- _EXTRACT PROVIDED_:
++++++++++++++++++++

Quick Tutorials

Here is a simple example to help you take a look on the "micro" workflow of the causal discovery task. Attaching to this "mini" procedure by CADIMULC, you would experience how to complete the basic causal discovery in minutes.

1. Installation

To install CADIMULC, run the following command from your Python virtual environment:

pip install cadimulc

2. Hybrid-Based Causal Discovery

Causal discovery algorithms (MLCLiNGAM, NonlinearMLC) in CADIMULC provide you an out-of-box hybrid framework to combine the two lines of state-of-art causal structure learning methodology: constraint-based methods and functional-based methods.

# hybrid-algorithms based on data assumptions: linearity or non-linearity
from cadimulc.hybrid_algorithms import MLCLiNGAM, NonlinearMLC

2.2 Data Fitting

Applying the hybrid-based approaches is super easy. Take NonlinearMLC.

nonlinear_mlc = NonlinearMLC()

We have adjusted and set up for the technical parameters in hybrid-based causal discovery, with respect to the conditional-independence-test (CIT) type in constraint-based methods, and the functional-causal-models (FCMs) type in functional-based methods.

# NonlinearMLC uses the well-known kernel-based CIT for nonlinear data. 
nonlinear_mlc.ind_test
>>> 'kernel_ci'  

# NonlinearMLC uses the well-known general additive models for FCMs regression.
nonlinear.regressor
>>> LinearGAM()

We can directly conduct non-linear causal discovery on the dataset we want to analyze.

# Perform the Nonlinear-MLC causal discovery algorithm.
nonlinear_mlc.fit(dataset=dataset)

That's it. The fit procedure has involved a two-steps hybrid causal discovery strategy.

However, if you would like to presume linearity relations entailed by the dataset, you could simply replace NonlinearMLC as MLCLiNGAM, and repeat the same steps.

# Perform the MLC-LiNGAM causal discovery algorithm.
mlc_lingam = MLCLiNGAM()
mlc_lingam.fit(dataset=dataset)

For technical usages and theoretical details, please refer to Hybrid-Based Approaches.

2.2 Simple Visualization

CADIMULC offers a simple function to plot the causal graph discovered by the algorithms.

from cadimulc.utils.visualization import draw_graph_from_ndarray
import matplotlib.pyplot as plt

The causal graph is stored in form of an adjacency matrix inside the algorithm instance, so you need to input that adjacency matrix to the plot function.

++++++++++++++++++++

Extracted records:
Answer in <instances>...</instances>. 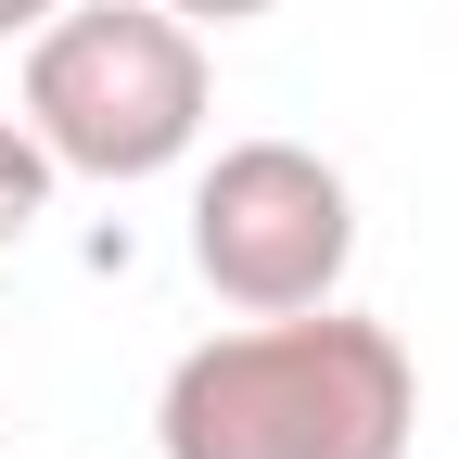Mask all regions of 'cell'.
I'll return each mask as SVG.
<instances>
[{"mask_svg":"<svg viewBox=\"0 0 459 459\" xmlns=\"http://www.w3.org/2000/svg\"><path fill=\"white\" fill-rule=\"evenodd\" d=\"M421 370L358 307H281L243 332H204L153 395L166 459H409Z\"/></svg>","mask_w":459,"mask_h":459,"instance_id":"1","label":"cell"},{"mask_svg":"<svg viewBox=\"0 0 459 459\" xmlns=\"http://www.w3.org/2000/svg\"><path fill=\"white\" fill-rule=\"evenodd\" d=\"M179 26H255V13H281V0H166Z\"/></svg>","mask_w":459,"mask_h":459,"instance_id":"5","label":"cell"},{"mask_svg":"<svg viewBox=\"0 0 459 459\" xmlns=\"http://www.w3.org/2000/svg\"><path fill=\"white\" fill-rule=\"evenodd\" d=\"M51 179H65V166L39 153V128H26V115H0V255L51 217Z\"/></svg>","mask_w":459,"mask_h":459,"instance_id":"4","label":"cell"},{"mask_svg":"<svg viewBox=\"0 0 459 459\" xmlns=\"http://www.w3.org/2000/svg\"><path fill=\"white\" fill-rule=\"evenodd\" d=\"M51 13H65V0H0V39H39Z\"/></svg>","mask_w":459,"mask_h":459,"instance_id":"6","label":"cell"},{"mask_svg":"<svg viewBox=\"0 0 459 459\" xmlns=\"http://www.w3.org/2000/svg\"><path fill=\"white\" fill-rule=\"evenodd\" d=\"M204 26H179L166 0H65L26 39V128L65 179H166L204 141Z\"/></svg>","mask_w":459,"mask_h":459,"instance_id":"2","label":"cell"},{"mask_svg":"<svg viewBox=\"0 0 459 459\" xmlns=\"http://www.w3.org/2000/svg\"><path fill=\"white\" fill-rule=\"evenodd\" d=\"M192 268L217 307L281 319V307H332L358 268V192L344 166L307 141H230L192 192Z\"/></svg>","mask_w":459,"mask_h":459,"instance_id":"3","label":"cell"}]
</instances>
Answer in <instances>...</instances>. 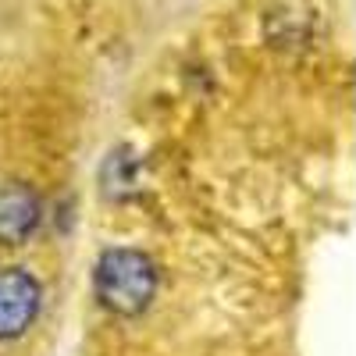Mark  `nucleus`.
Instances as JSON below:
<instances>
[{"label":"nucleus","instance_id":"3","mask_svg":"<svg viewBox=\"0 0 356 356\" xmlns=\"http://www.w3.org/2000/svg\"><path fill=\"white\" fill-rule=\"evenodd\" d=\"M43 221L40 196L22 182H0V246H22Z\"/></svg>","mask_w":356,"mask_h":356},{"label":"nucleus","instance_id":"2","mask_svg":"<svg viewBox=\"0 0 356 356\" xmlns=\"http://www.w3.org/2000/svg\"><path fill=\"white\" fill-rule=\"evenodd\" d=\"M43 289L25 267H0V342H15L36 324Z\"/></svg>","mask_w":356,"mask_h":356},{"label":"nucleus","instance_id":"1","mask_svg":"<svg viewBox=\"0 0 356 356\" xmlns=\"http://www.w3.org/2000/svg\"><path fill=\"white\" fill-rule=\"evenodd\" d=\"M157 292V271L150 257L139 250H107L97 264V296L100 303L122 317L143 314Z\"/></svg>","mask_w":356,"mask_h":356}]
</instances>
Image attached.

++++++++++++++++++++

- _TO DO_:
1) Extract every line of the listing that contains the string "label", and treat uppercase and lowercase as different.
2) Continue the CADIMULC tutorial, picking up right after its last sentence.

- _ANSWERS BY TASK_:
1)
[{"mask_svg":"<svg viewBox=\"0 0 459 459\" xmlns=\"http://www.w3.org/2000/svg\"><path fill=\"white\" fill-rule=\"evenodd\" d=\"M421 370L358 307H281L243 332H204L153 395L166 459H409Z\"/></svg>","mask_w":459,"mask_h":459,"instance_id":"1","label":"cell"},{"mask_svg":"<svg viewBox=\"0 0 459 459\" xmlns=\"http://www.w3.org/2000/svg\"><path fill=\"white\" fill-rule=\"evenodd\" d=\"M179 26H255V13H281V0H166Z\"/></svg>","mask_w":459,"mask_h":459,"instance_id":"5","label":"cell"},{"mask_svg":"<svg viewBox=\"0 0 459 459\" xmlns=\"http://www.w3.org/2000/svg\"><path fill=\"white\" fill-rule=\"evenodd\" d=\"M51 179H65V166L39 153V128H26V115H0V255L51 217Z\"/></svg>","mask_w":459,"mask_h":459,"instance_id":"4","label":"cell"},{"mask_svg":"<svg viewBox=\"0 0 459 459\" xmlns=\"http://www.w3.org/2000/svg\"><path fill=\"white\" fill-rule=\"evenodd\" d=\"M51 13H65V0H0V39H39Z\"/></svg>","mask_w":459,"mask_h":459,"instance_id":"6","label":"cell"},{"mask_svg":"<svg viewBox=\"0 0 459 459\" xmlns=\"http://www.w3.org/2000/svg\"><path fill=\"white\" fill-rule=\"evenodd\" d=\"M204 26H179L166 0H65L26 39V128L65 179H166L204 141Z\"/></svg>","mask_w":459,"mask_h":459,"instance_id":"2","label":"cell"},{"mask_svg":"<svg viewBox=\"0 0 459 459\" xmlns=\"http://www.w3.org/2000/svg\"><path fill=\"white\" fill-rule=\"evenodd\" d=\"M192 268L217 307L281 319V307H332L358 268V192L344 166L307 141H230L192 192Z\"/></svg>","mask_w":459,"mask_h":459,"instance_id":"3","label":"cell"}]
[{"label":"nucleus","instance_id":"3","mask_svg":"<svg viewBox=\"0 0 356 356\" xmlns=\"http://www.w3.org/2000/svg\"><path fill=\"white\" fill-rule=\"evenodd\" d=\"M43 221L40 196L22 182H0V246H22Z\"/></svg>","mask_w":356,"mask_h":356},{"label":"nucleus","instance_id":"2","mask_svg":"<svg viewBox=\"0 0 356 356\" xmlns=\"http://www.w3.org/2000/svg\"><path fill=\"white\" fill-rule=\"evenodd\" d=\"M43 289L25 267H0V342H15L36 324Z\"/></svg>","mask_w":356,"mask_h":356},{"label":"nucleus","instance_id":"1","mask_svg":"<svg viewBox=\"0 0 356 356\" xmlns=\"http://www.w3.org/2000/svg\"><path fill=\"white\" fill-rule=\"evenodd\" d=\"M157 292V271L150 257L139 250H107L97 264V296L100 303L122 317L143 314Z\"/></svg>","mask_w":356,"mask_h":356}]

2)
array = nonlinear_mlc.adjacency_matrix_
draw_graph_from_ndarray(array)
plt.show()

3. Data Generation

Data Generation in step-3 is not a must, we can directly apply the algorithm in step-2 for established datasets. Tutorials for step-3 emphasizes that the data generation setting essentially reflects our priori causal assumption.

Nevertheless, the assumption does not necessarily hold over the established dataset we want to analyze. Keeping this in mind might be helpful for us to objectively interpret the hypothetical causation learned from the empirical data.

3.1 Simple Clique Structure

Let's do an example in action.

The following picture shows the example in the relevant paper, where we demonstrate causal discovery on a clique structure (e.g. all the variables in a clique are connected in pairs).

A toy graphical structure, namely the clique = \(\{C, E, U\}\), illustrates how to determine non-linear identifiability under latent confounding (\(\overline{pa}_C\) or \(\overline{pa}_E\)) in cases (a), (b), and (c).

3.1.1 Causal Sufficiency

The causal sufficiency, namely considering the data generation without latent confounding.

Let's take a quick look for the following code ignoring some details in the paper. For example, we simulate the data generation in figure (a) without (the latent confounder) \(\overline{pa}_C\).

import numpy as np

# Fine-tune the data generation by scaling.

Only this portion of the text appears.